A Swedish trial is offering some of the clearest evidence yet that AI might sharpen, not replace, the human eye in breast cancer screening. In what researchers call the largest study of its kind, 100,000 women undergoing routine mammograms between April 2021 and December 2022 were randomly assigned to standard screening by two radiologists—a standard practice in Europe, per the CBC—or to AI-assisted screening. The AI software flagged suspicious areas and sorted images into low- and high-risk categories, with those in the latter category receiving double human reads as opposed to only one.

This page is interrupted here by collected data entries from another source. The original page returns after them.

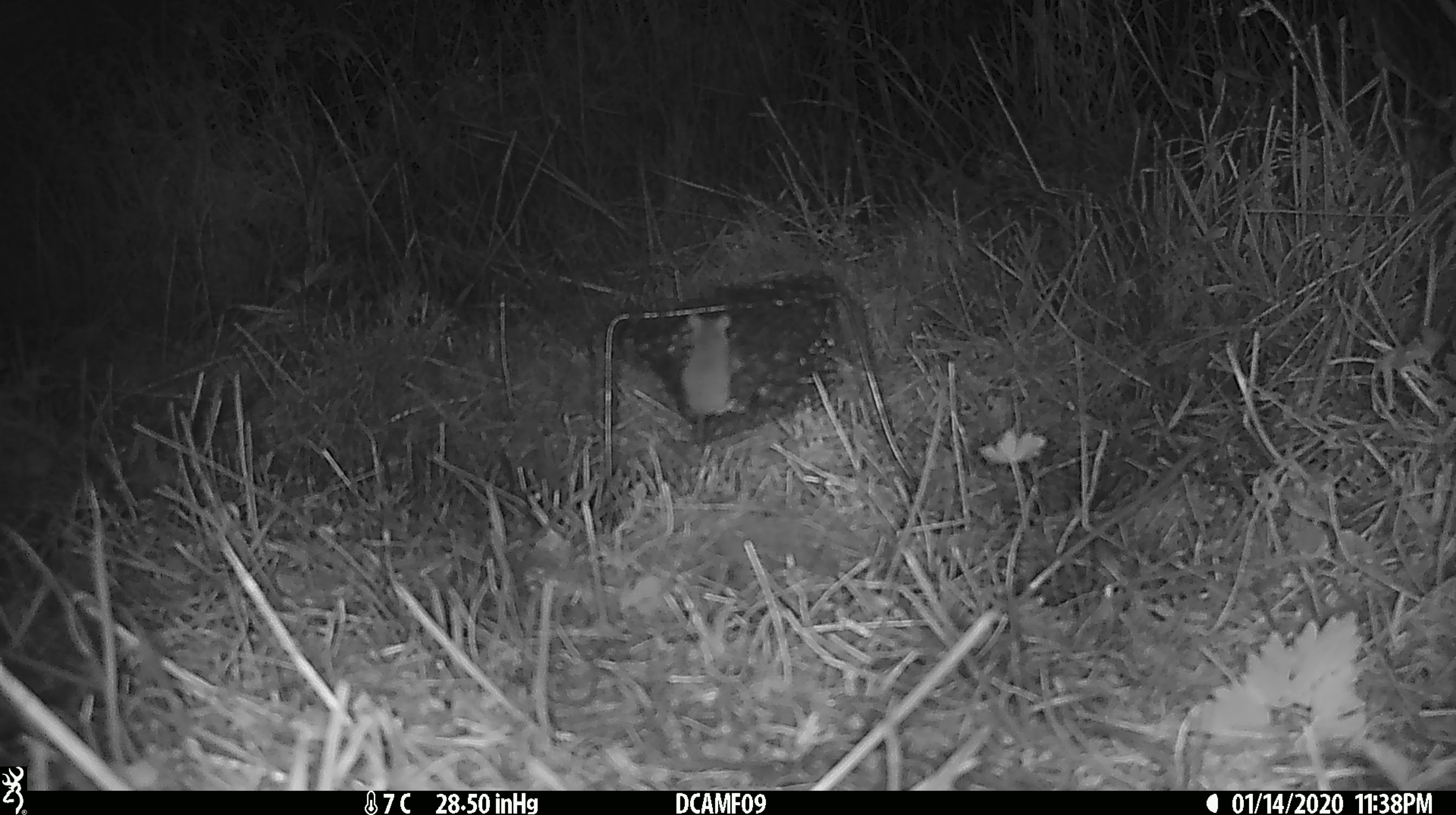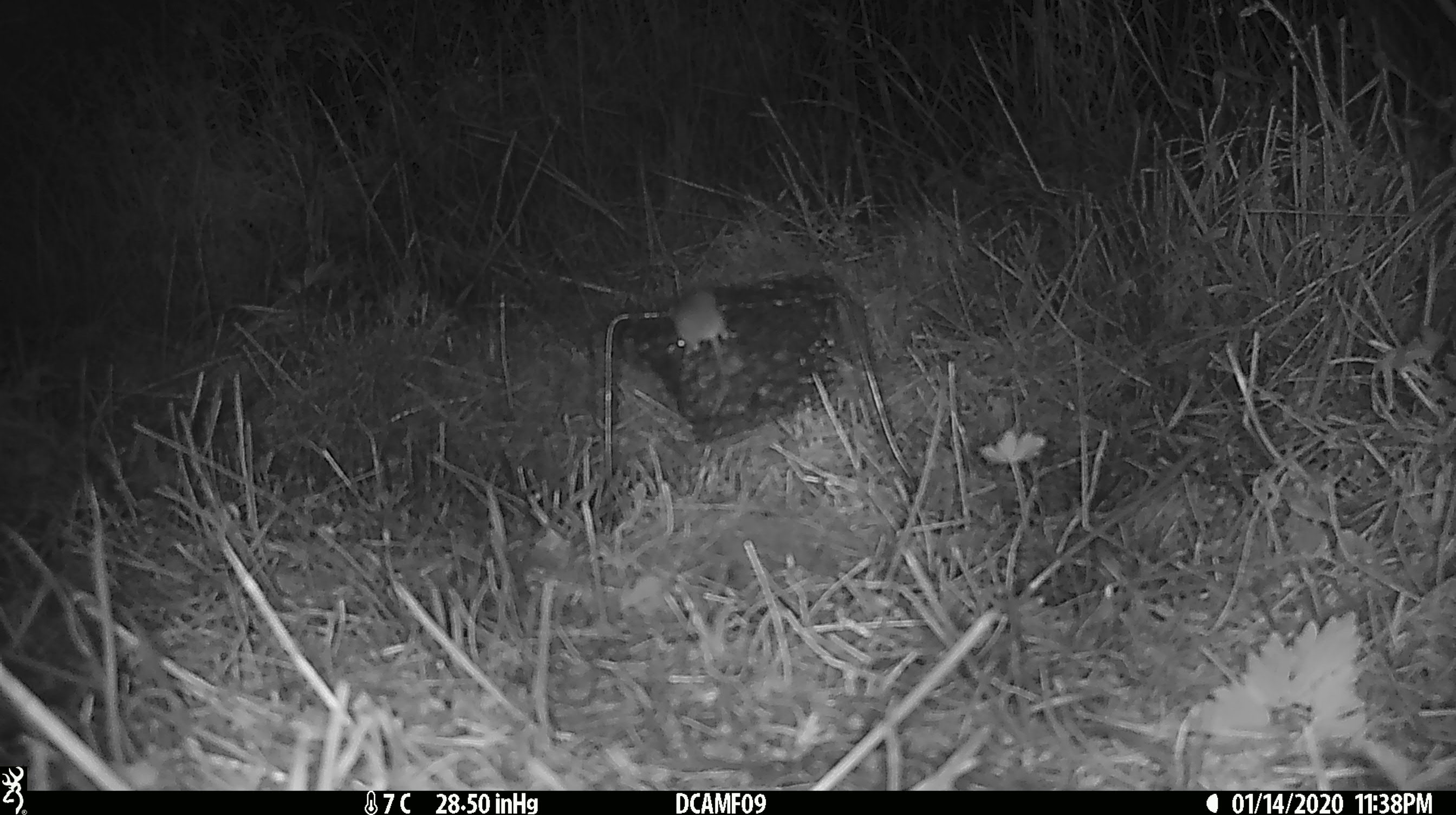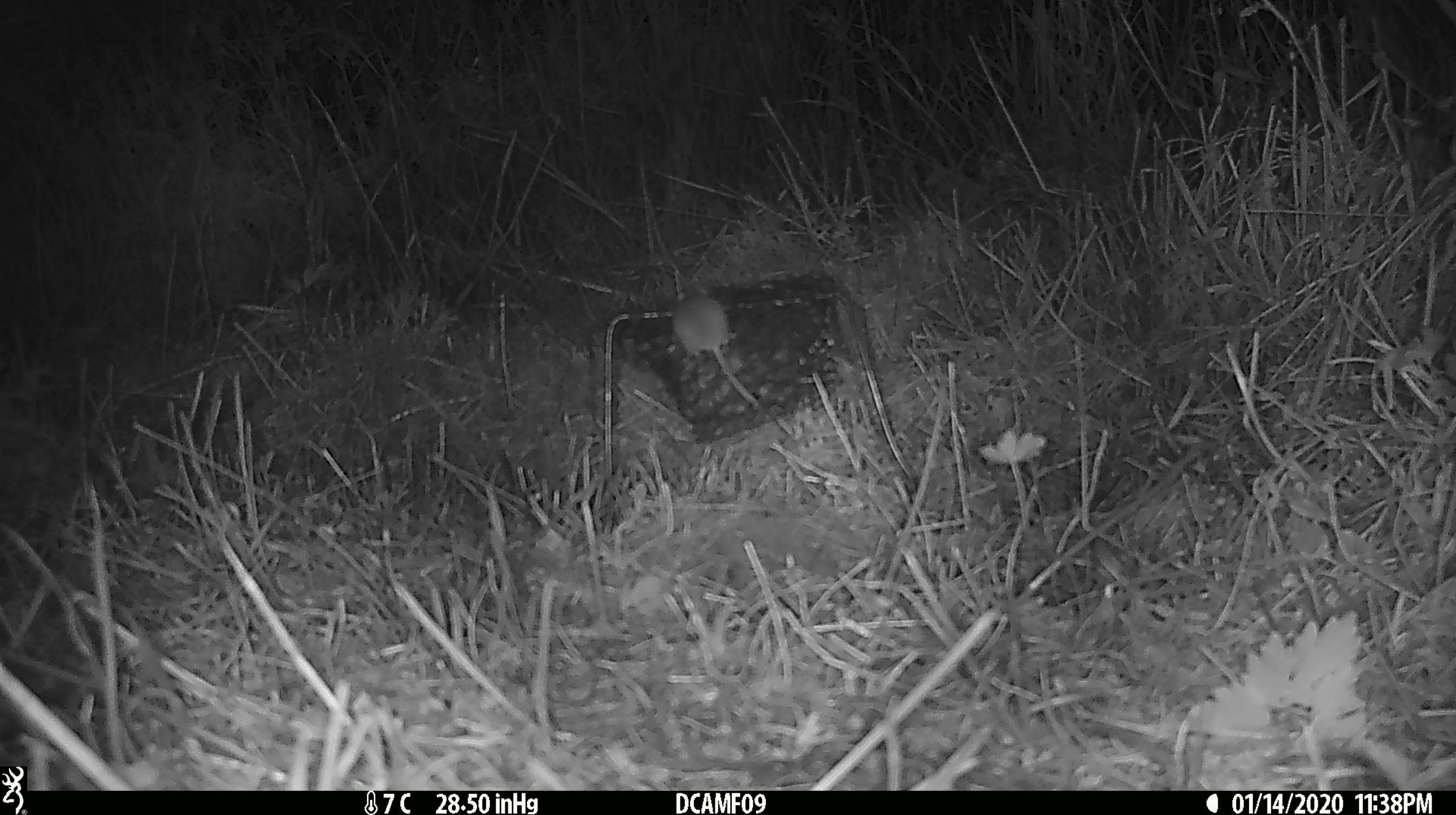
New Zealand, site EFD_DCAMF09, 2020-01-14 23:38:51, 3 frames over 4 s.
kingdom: Animalia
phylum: Chordata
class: Mammalia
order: Rodentia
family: Muridae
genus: Mus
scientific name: Mus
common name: mouse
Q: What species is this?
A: Mouse (Mus).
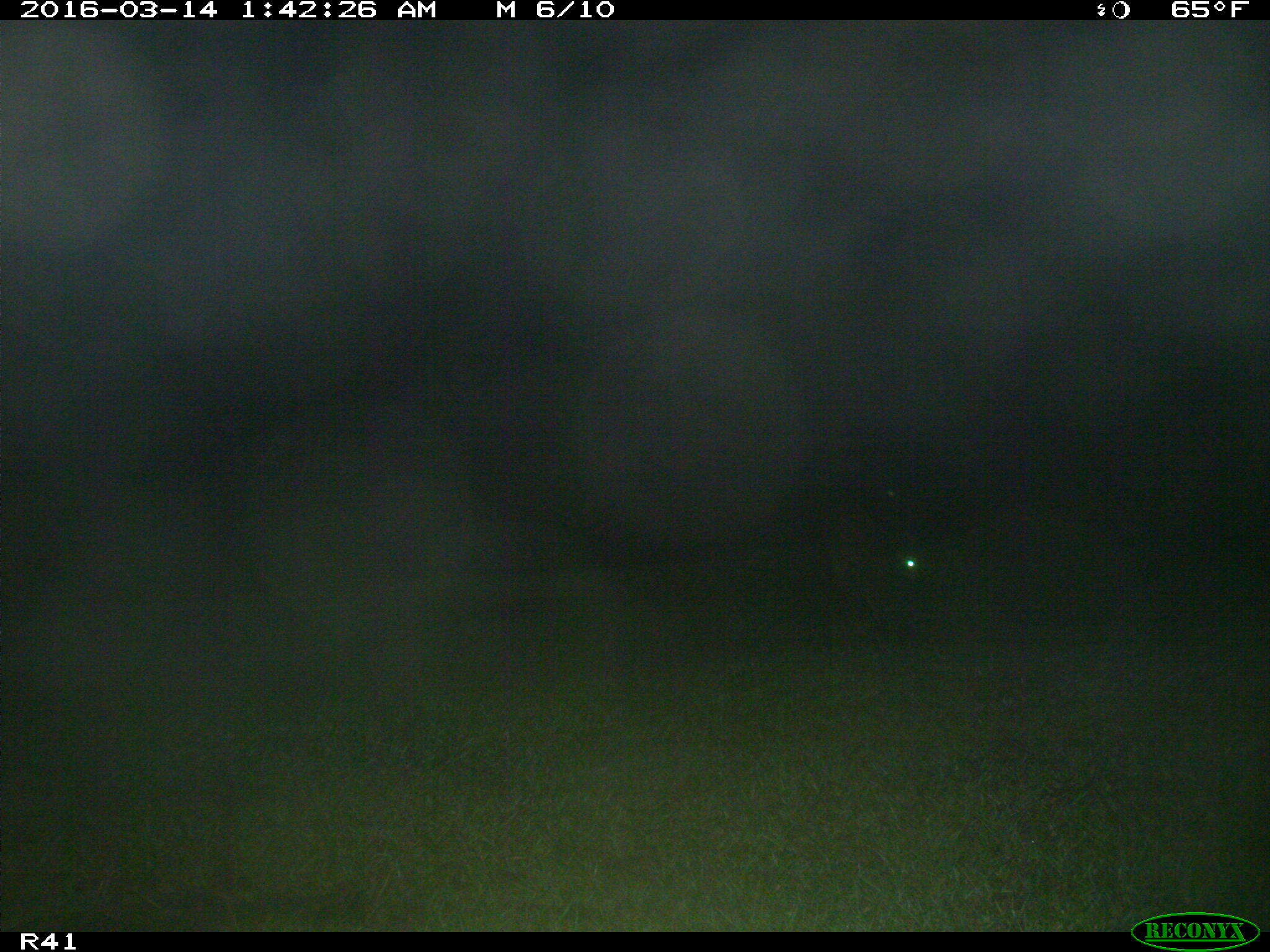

Results, published Thursday in the Lancet, suggest AI support meant more cancers were caught at the screening visit and fewer surfaced later. Some 81% of cancers in the AI group were found during screening, versus 74% without AI, while subsequent cancer diagnoses were 12% lower in the AI group when compared with the control. The AI group also saw 27% fewer aggressive cancer subtypes, per the Guardian.
Lead author Dr. Kristina Lång of Lund University said AI-backed mammography could both ease radiologist workload and push more cancers into the "caught early" category, when they are easier to treat, but emphasized the need for gradual, closely monitored rollout. The study does not recommend replacing clinicians: at least one radiologist was still required to read each scan. Outside experts called the findings encouraging but urged caution, noting they come from a single center and the race and ethnicities of the participants weren't logged. Researchers will next examine the cost of instituting AI-assisted screening in the real world, per the CBC.